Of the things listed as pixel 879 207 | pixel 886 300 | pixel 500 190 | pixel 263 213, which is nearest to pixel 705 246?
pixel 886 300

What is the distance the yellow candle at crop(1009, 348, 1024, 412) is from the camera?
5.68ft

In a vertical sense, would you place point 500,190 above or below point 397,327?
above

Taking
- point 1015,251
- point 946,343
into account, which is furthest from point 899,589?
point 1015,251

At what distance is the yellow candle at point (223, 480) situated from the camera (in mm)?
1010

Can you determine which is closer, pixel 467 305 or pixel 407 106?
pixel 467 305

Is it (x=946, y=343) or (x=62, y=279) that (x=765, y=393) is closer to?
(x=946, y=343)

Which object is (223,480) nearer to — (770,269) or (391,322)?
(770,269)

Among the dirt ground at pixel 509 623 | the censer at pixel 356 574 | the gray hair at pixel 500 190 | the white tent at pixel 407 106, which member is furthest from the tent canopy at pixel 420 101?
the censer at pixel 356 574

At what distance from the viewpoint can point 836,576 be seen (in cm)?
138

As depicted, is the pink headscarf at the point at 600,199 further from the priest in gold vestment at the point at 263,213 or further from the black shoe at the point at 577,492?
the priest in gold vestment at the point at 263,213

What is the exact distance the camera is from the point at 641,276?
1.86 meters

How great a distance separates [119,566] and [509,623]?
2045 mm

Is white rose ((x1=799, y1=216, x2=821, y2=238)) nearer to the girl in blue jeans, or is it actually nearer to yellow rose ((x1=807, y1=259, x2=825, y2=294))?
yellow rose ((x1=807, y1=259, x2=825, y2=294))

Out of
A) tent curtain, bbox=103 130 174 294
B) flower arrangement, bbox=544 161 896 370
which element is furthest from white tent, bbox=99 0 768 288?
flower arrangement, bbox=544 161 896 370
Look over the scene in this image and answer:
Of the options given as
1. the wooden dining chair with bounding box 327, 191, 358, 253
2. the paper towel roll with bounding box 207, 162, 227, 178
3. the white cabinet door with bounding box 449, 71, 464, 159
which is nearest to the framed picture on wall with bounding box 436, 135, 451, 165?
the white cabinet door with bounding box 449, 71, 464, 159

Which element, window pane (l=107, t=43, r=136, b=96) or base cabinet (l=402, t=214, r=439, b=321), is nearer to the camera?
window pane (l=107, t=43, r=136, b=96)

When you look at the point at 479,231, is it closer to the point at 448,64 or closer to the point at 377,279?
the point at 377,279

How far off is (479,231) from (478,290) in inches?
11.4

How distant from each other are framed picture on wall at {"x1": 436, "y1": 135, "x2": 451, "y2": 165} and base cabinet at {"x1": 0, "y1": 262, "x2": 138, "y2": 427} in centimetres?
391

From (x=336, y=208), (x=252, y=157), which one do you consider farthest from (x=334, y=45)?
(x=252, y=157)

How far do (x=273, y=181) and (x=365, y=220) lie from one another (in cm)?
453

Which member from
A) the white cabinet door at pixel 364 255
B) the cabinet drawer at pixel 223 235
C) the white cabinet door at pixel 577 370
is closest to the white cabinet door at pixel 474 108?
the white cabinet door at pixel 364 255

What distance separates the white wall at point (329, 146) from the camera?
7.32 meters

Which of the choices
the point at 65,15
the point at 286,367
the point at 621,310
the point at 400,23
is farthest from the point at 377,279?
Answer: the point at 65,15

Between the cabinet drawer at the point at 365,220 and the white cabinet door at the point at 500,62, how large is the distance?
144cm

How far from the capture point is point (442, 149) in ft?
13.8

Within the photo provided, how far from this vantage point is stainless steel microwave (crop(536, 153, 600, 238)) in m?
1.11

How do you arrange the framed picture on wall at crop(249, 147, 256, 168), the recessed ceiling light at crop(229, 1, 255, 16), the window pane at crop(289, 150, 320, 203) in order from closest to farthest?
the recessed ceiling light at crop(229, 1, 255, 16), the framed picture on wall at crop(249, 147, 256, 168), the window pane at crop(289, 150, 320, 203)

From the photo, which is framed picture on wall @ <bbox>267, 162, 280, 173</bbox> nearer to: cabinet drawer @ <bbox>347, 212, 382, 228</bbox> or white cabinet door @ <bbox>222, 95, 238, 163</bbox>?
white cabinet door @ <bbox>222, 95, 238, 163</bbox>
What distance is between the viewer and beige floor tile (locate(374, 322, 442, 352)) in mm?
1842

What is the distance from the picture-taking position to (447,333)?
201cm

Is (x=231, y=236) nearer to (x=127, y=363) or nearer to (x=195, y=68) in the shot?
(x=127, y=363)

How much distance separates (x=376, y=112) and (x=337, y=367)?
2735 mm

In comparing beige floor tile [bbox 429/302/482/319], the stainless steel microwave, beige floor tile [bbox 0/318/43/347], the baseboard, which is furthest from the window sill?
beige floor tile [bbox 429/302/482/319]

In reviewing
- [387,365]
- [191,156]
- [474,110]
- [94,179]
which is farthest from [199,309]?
_ _ _
**Given task:**
Your task is to extract the lines running from the one with "What distance is between" to the end of the material, inclusive, copying each exactly and adding nothing.

**Written reply:**
What distance is between the viewer and beige floor tile (locate(374, 322, 442, 352)) in mm?
1842

What is the distance from the picture-taking position to (447,333)?
201cm

Is (x=231, y=236) nearer to (x=127, y=363) or nearer to (x=195, y=68) in the shot?
(x=127, y=363)

How much distance separates (x=376, y=112) and (x=337, y=367)?
2735 mm

In comparing beige floor tile [bbox 429/302/482/319], the stainless steel microwave, beige floor tile [bbox 0/318/43/347], the baseboard, which is furthest from the window sill?
beige floor tile [bbox 429/302/482/319]

In reviewing
- [387,365]
- [191,156]
- [474,110]
- [94,179]
which is farthest from [199,309]?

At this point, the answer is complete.